> Textauszug
>>>
Bunte Fische wabern riesengroß auf einer Leinwand herum. Davor, klein und zierlich, tanzt eine ältere Frau zu verträumter Musik. Das Video zeigt die inzwischen verstorbene Pina Bausch bei einem Solo. Als Pionierin des Tanztheaters wurde die Tänzerin und Choreografin zeitlebens weltweit gefeiert. Heute, acht Jahre nach ihrem Tod, tourt die Ausstellung „Pina Bausch und das Tanztheater“ durch Deutschland. Bis zum 9. Januar 2017 ist sie in den Hallen des Martin Gropius Baus in Berlin zu sehen.

Dancing in the Rain

Tanzaufführungen sind, wie Theaterstücke, flüchtig und unwiederholbar. Keine Aufführung gleicht der anderen, kein Abend ist wie der vorige. Doch Pina Bausch verstärkte das Ganze und macht das Ergebnis noch unvorhersehbarer, indem sie die Natur auf die Bühne holte. Dank Videoaufnahmen kann man das heute noch nachvollziehen. Durch Erde und Wasser wirbeln die Tanzenden in ihren durchtränkten Kleidern über das Parkett. Die Tropfen spritzen nach vorne, zu Seite, ins Publikum. Die Bilder sind eindrucksvoll, die Videos noch viel mehr.

In einem langen Raum werden auf eine Wand nebeneinander mehrere Ausschnitte aus verschiedenen Tanztheaterstücken von Pina Bausch gezeigt. Jedes dieser Videos ist an für sich schon sehr beeindruckend, aber es ist vor allem die Auswahl und die Komposition der gezeigten Tänze, die eine mal sehr eindrucksvolle, mal witzige Stimmung erzeugt.
<<<
> Zu erledigen
a. Gib aus dem Text über die Pina-Bausch-Ausstellung die Passage von „Tanzaufführungen sind, wie“ bis einschließlich „witzige Stimmung erzeugt.“ wortgetreu wieder.
b. Beantworte anhand des Textes über die Pina-Bausch-Ausstellung:
(i) Bis zu welchem Datum ist die Ausstellung in Berlin zu sehen, und in welchem Gebäude?
(ii) Was holte Pina Bausch auf die Bühne, um das Ergebnis ihrer Aufführungen noch unvorhersehbarer zu machen?
(iii) Wo werden die Ausschnitte aus den Tanztheaterstücken in dem langen Raum gezeigt?
c. Führe den Text über die Pina-Bausch-Ausstellung im Anschluss an seinen letzten Satz fort.
Die Auflistung wird hier nicht benötigt.

> Bereitgestellte Angaben
>>>
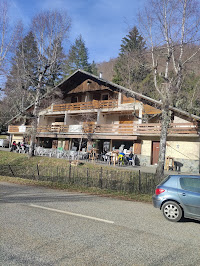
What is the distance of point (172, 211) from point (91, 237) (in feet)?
8.75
<<<
> Ergebnisse
a.
Tanzaufführungen sind, wie Theaterstücke, flüchtig und unwiederholbar. Keine Aufführung gleicht der anderen, kein Abend ist wie der vorige. Doch Pina Bausch verstärkte das Ganze und macht das Ergebnis noch unvorhersehbarer, indem sie die Natur auf die Bühne holte. Dank Videoaufnahmen kann man das heute noch nachvollziehen. Durch Erde und Wasser wirbeln die Tanzenden in ihren durchtränkten Kleidern über das Parkett. Die Tropfen spritzen nach vorne, zu Seite, ins Publikum. Die Bilder sind eindrucksvoll, die Videos noch viel mehr.

In einem langen Raum werden auf eine Wand nebeneinander mehrere Ausschnitte aus verschiedenen Tanztheaterstücken von Pina Bausch gezeigt. Jedes dieser Videos ist an für sich schon sehr beeindruckend, aber es ist vor allem die Auswahl und die Komposition der gezeigten Tänze, die eine mal sehr eindrucksvolle, mal witzige Stimmung erzeugt.

b.
(i) Bis zum 9. Januar 2017, in den Hallen des Martin Gropius Baus.
(ii) Die Natur.
(iii) Nebeneinander auf einer Wand.

c.
Am Anfang stand die Frage

Aber nicht nur Pina Bauschs Werk wird in der Ausstellung gezeigt. Vielmehr wird auch der Prozess veranschaulicht, wie sie ihre Stücke entwickelte und probte. Ihre Methoden hoben sich stark von den damals vorherrschenden Standards ab. Ihre Philosophie: „Mich interessiert nicht, wie die Menschen sich bewegen, sondern was sie bewegt.“ Und so bildeten die Individuen des Ensembles den Ausgangspunkt eines jeden Stückes. Auf verschiedene Fragen sollten die verschiedenen Mitglieder mit Bewegungen antworten. So entstand eine Materialsammlung die erst durch einen langwierigen Probenprozess zu einem fertigen Stück wurde.

Dieser unüblichen Weg des Choreografierens wurde in der Ausstellung zum Beispiel durch Interviews und niedergeschriebene Konzepte und Ideen gezeigt. Als erste Choreografin verband sie dort Elemente des Theaters mit dem klassischen Tanz. Im Stil von Collage und Montage erzählt sie – anders als im klassischen Ballett – ohne linearen Handlungsstrang.

Frei und ungebunden

Diese scheinbare Planlosigkeit, dieser freie Prozess des Kreierens, der alle Beteiligten involviert, findet sich in gewisser Weise auch in der Ausstellung wieder. Es gibt keine festgelegte Reihenfolge, keine Raumführung durch Pinas Leben oder den choreografischen Prozess. Schon beim Betreten der Ausstellung liegt eine Gabelung. Das Herzstück im Zentrum bildet der „Lichtberg“, eine Nachbildung des Proberaums aus dem Wuppertaler Kino, indem die meisten ihrer Stück entstanden sind.

Mit ihrem multimedialen Mitteln und ihrer revolutionären Narration gilt Pina Bausch als Begründerin des Tanztheaters und Vordenkerin. Die Ausstellung „Pina Bausch und das Tanztheater“ zeigt ein bisschen Hintergrundbiografie, ein bisschen Arbeitsprozess und ein bisschen Endergebnis – und verschafft so eine eindrucksvolle Übersicht über das Werk einer Ikone.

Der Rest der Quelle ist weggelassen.